© JUNGE FREIHEIT Verlag GmbH & Co. KG www.jungefreiheit.de 17/21 / 23. April 2021

Wenn Multikulti Minderheiten verdrängt
Zuwanderung kann die Lebensrealität der gesamten Bevölkerung verändern: Die Dominanz einer Mehrheitskultur ist nicht länger selbstverständlich
Josef Hämmerling

Der Schutz von Minderheiten ist eine der elementarsten Aufgaben und Pflichten eines Staates. Dazu gehört auch, daß Minderheiten Rechte zugesprochen werden, die über ihren Anteil an der heimischen Bevölkerung hinausgehen. So wie etwa der Wegfall der Fünf-Prozent-Klausel für die dänische Minderheit in Schleswig-Holstein. Doch sind die Rechte der Mehrheit dann weiterhin gewährleistet? 

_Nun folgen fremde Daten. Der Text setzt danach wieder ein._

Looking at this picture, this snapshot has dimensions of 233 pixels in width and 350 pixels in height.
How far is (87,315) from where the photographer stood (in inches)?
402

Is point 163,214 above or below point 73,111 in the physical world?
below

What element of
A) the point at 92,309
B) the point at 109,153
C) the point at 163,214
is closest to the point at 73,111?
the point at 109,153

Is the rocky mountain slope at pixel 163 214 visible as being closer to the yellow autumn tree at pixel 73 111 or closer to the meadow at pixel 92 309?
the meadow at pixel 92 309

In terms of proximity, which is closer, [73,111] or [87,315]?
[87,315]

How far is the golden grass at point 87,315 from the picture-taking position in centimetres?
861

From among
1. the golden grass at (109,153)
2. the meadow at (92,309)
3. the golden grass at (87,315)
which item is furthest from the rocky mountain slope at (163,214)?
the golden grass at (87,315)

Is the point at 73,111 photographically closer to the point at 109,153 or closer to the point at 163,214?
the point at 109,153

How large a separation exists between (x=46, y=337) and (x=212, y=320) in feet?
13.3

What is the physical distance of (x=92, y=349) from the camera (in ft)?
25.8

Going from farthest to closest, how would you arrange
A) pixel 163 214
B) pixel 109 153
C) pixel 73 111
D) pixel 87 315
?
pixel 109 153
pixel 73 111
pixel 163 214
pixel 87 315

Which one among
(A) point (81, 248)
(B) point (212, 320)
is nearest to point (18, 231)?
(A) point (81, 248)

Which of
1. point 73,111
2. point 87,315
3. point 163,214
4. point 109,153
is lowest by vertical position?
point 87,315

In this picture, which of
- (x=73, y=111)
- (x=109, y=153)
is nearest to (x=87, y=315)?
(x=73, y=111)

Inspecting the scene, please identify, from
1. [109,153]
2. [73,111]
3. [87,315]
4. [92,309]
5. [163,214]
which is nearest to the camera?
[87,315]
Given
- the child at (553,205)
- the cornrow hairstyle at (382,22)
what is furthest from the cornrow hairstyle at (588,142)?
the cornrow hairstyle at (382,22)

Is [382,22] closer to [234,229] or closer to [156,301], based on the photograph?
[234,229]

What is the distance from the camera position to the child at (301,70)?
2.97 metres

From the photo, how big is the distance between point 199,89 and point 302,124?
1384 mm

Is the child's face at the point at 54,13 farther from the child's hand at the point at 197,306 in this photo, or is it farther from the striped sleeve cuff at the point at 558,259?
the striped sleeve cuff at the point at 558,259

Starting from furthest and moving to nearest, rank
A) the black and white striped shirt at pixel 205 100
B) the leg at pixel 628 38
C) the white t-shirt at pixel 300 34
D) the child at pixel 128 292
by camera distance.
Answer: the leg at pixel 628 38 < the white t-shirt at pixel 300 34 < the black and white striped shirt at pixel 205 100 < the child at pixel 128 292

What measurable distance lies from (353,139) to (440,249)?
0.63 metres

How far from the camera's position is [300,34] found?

Dieser Frage sind jetzt Ruud Koop­mans und Liav Orgad vom Wissenschaftszentrum Berlin für Sozialforschung (WZB) mit überraschenden Ergebnissen nachgegangen. So hätten zum Beispiel globale Migration und zunehmende Vielfalt in westlichen Ländern nach Ansicht der beiden WZB-Forscher die Dynamik der Gruppen innerhalb der Gesellschaft verändert. Der Ausbau von Minderheitenrechten, die Erosion nationaler Souveränität und der demographische Wandel hätten dazu geführt, daß die Dominanz der Mehrheitskultur nicht länger selbstverständlich sei. 

Deshalb bedürfe es einer Neubetrachtung der Kräfteverhältnisse, die nicht nur auf die Abwehr einer vermeintlich drohenden „Tyrannei der Mehrheit“ abziele. Der „gruppenübergreifende Differenzierungsansatz“ der Sozialwissenschaftler beleuchtet neben der traditionellen Unterscheidung nationaler und zugewanderter Minderheiten auch einheimische und zugewanderte Mehrheiten.

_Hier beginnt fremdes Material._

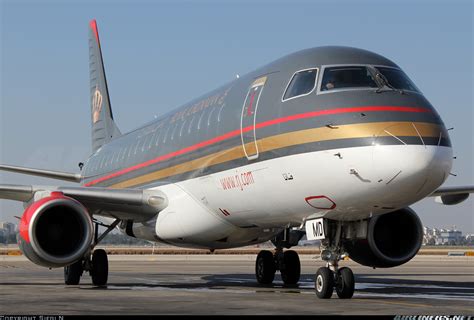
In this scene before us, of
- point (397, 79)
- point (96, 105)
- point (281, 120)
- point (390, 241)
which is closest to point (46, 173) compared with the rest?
point (96, 105)

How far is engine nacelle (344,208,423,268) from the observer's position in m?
17.1

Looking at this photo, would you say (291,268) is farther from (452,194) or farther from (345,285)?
(345,285)

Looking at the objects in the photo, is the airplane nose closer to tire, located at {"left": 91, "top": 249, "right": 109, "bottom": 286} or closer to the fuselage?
the fuselage

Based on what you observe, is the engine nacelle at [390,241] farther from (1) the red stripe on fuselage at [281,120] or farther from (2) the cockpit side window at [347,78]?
A: (2) the cockpit side window at [347,78]

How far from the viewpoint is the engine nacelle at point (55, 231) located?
1653 cm

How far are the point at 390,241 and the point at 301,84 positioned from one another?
16.0 ft

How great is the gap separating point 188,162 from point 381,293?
5.13 m

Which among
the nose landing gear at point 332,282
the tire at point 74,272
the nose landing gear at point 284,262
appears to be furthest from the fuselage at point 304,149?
the tire at point 74,272

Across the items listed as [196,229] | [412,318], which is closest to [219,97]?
[196,229]

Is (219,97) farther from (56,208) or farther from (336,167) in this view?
(336,167)

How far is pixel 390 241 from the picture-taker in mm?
17547

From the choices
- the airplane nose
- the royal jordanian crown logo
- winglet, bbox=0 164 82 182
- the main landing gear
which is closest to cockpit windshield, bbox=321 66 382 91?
the airplane nose

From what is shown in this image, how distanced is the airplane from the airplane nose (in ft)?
0.06

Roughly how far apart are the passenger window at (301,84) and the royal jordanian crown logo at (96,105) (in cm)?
1784
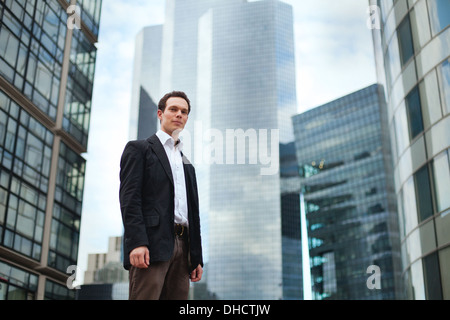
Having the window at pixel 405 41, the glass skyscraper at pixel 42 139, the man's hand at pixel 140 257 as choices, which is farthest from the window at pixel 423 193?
the man's hand at pixel 140 257

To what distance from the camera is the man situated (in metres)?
3.86

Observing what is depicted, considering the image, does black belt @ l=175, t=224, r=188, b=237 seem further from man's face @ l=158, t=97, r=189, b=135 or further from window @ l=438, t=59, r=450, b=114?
window @ l=438, t=59, r=450, b=114

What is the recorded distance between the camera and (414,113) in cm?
2408

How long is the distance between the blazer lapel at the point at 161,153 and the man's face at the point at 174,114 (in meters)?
0.13

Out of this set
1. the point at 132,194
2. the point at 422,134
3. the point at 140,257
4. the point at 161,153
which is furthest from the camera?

Multikulturalismus hat    sich verselbständigt

Koopmans und Orgad kommen in der Zusammenfassung ihrer Untersuchung zu folgender Schlußfolgerung: „Der Multikulturalismus hat sich verselbständigt und ist zu weit in eine Richtung durchgeschossen. Die sich rasch verändernde Realität erfordert eine neue Mehrheits-Minderheiten-Theorie, wonach die moralischen Rechtfertigungen für kulturelle Minderheitenrechte auch für Mehrheitsgruppen gelten sollten.“

Das betreffe besonders „zwei Bereiche, in denen Mehrheiten kulturell verwundbar werden können und rechtlichen Schutz benötigen: die Regulierung von Zuwanderung und die Repräsentation nationaler Identität in öffentlichen Institutionen“. Ein Beispiel der beiden Forscher betrifft die Legitimität der religiösen Identitäten der Mehrheit im öffentlichen Raum. 

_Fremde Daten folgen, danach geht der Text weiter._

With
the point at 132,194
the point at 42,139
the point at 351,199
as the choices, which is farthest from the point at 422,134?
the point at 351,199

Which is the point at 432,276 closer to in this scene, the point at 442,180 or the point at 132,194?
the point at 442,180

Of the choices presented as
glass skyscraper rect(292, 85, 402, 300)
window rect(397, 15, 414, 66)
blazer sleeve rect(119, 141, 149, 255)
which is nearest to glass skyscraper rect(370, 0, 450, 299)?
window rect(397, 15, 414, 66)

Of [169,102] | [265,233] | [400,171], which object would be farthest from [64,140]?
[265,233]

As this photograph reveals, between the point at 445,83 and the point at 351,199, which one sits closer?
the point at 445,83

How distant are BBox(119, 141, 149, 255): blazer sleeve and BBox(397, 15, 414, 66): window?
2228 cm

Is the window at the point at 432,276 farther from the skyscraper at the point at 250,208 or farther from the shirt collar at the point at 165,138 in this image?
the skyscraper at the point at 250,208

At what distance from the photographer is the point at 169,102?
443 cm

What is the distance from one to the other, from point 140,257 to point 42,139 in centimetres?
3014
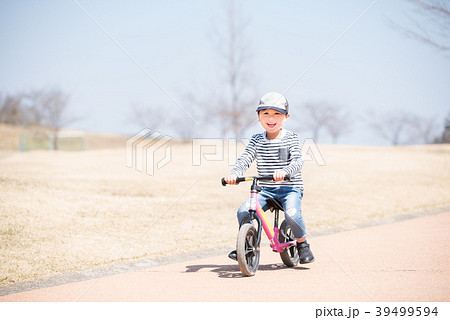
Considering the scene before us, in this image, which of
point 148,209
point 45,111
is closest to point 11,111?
point 45,111

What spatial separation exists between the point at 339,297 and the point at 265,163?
170cm

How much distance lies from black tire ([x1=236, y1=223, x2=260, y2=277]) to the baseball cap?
46.9 inches

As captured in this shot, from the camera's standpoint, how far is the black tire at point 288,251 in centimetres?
553

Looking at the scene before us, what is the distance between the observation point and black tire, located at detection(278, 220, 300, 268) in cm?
553

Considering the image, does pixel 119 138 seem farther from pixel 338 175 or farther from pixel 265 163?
pixel 265 163

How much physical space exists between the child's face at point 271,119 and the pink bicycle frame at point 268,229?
2.36 ft

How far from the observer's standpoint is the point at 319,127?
50.1 m

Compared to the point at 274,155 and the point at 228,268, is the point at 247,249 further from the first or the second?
the point at 274,155

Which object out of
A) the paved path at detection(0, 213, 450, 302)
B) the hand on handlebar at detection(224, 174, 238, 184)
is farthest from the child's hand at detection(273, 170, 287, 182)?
the paved path at detection(0, 213, 450, 302)

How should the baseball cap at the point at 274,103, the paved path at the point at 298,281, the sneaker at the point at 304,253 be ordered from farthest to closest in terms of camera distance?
the sneaker at the point at 304,253, the baseball cap at the point at 274,103, the paved path at the point at 298,281

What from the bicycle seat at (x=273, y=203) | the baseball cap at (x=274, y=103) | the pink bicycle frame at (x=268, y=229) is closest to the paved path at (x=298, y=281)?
the pink bicycle frame at (x=268, y=229)

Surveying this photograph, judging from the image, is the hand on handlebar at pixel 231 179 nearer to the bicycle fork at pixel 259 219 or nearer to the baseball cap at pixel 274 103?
the bicycle fork at pixel 259 219

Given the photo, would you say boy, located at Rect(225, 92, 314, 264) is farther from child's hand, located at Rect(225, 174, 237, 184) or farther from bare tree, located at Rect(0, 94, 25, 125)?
bare tree, located at Rect(0, 94, 25, 125)

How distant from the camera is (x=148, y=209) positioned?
10.4 m
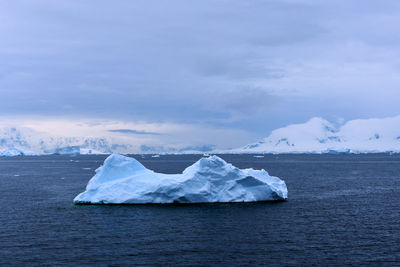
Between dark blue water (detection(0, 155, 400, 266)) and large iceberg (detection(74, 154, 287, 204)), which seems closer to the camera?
dark blue water (detection(0, 155, 400, 266))

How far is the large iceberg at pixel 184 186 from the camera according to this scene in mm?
46000

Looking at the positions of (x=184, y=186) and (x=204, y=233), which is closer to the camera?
(x=204, y=233)

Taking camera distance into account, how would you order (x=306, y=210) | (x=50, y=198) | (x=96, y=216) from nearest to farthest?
(x=96, y=216) → (x=306, y=210) → (x=50, y=198)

Die UN-Erklärung über Minderheitenrechte verlangt, „die Existenz und die nationale oder ethnische, kulturelle, religiöse und sprachliche Identität von Minderheiten zu schützen“. Das beinhaltet auch die staatliche Aufgabe, Maßnahmen zu ergreifen, „um günstige Bedingungen zu schaffen, die es den Angehörigen von Minderheiten ermöglichen, ihre Eigenschaften auszudrücken und ihre Kultur, Sprache, Religion, Traditionen und Bräuche zu entwickeln“.

Das Europäische Rahmenübereinkommen zum Schutz nationaler Minderheiten aus dem Jahr 1998 ist sogar noch deutlicher: Es verlangt von den Staaten, „Bedingungen zu fördern“, die es Angehörigen nationaler Minderheiten ermöglichen, ihre Kultur zu erhalten, zu entwickeln und zu pflegen sowie die „wesentlichen Elemente ihrer Identität zu bewahren“ wie Religion, Sprache, Traditionen und kulturelles Erbe. Auch die Gründung religiöser Institutionen, Organisationen und Vereinigungen gehört gemäß dem Abkommen zu den staatlichen Pflichten. Angehörige der Mehrheitsbevölkerung haben jedoch nur als Individuen, nicht aber als Gruppen das Recht, ihre Religion und Identität als Teil der Menschenrechte zu praktizieren und auszudrücken. „Tatsächlich wird von der Mehrheit erwartet, oft sogar verlangt, daß sie im öffentlichen Raum religiös neutral bleibt.“

Ein weiteres Beispiel ist die Einwanderung. Viele Migranten entscheiden sich bewußt für ein Land und erwarten, daß ihre eigene Kultur auch im neuen Heimatland respektiert wird. Auf der anderen Seite sind sie aber nicht bereit, sich den kulturellen Eigenheiten in diesem Land anzupassen.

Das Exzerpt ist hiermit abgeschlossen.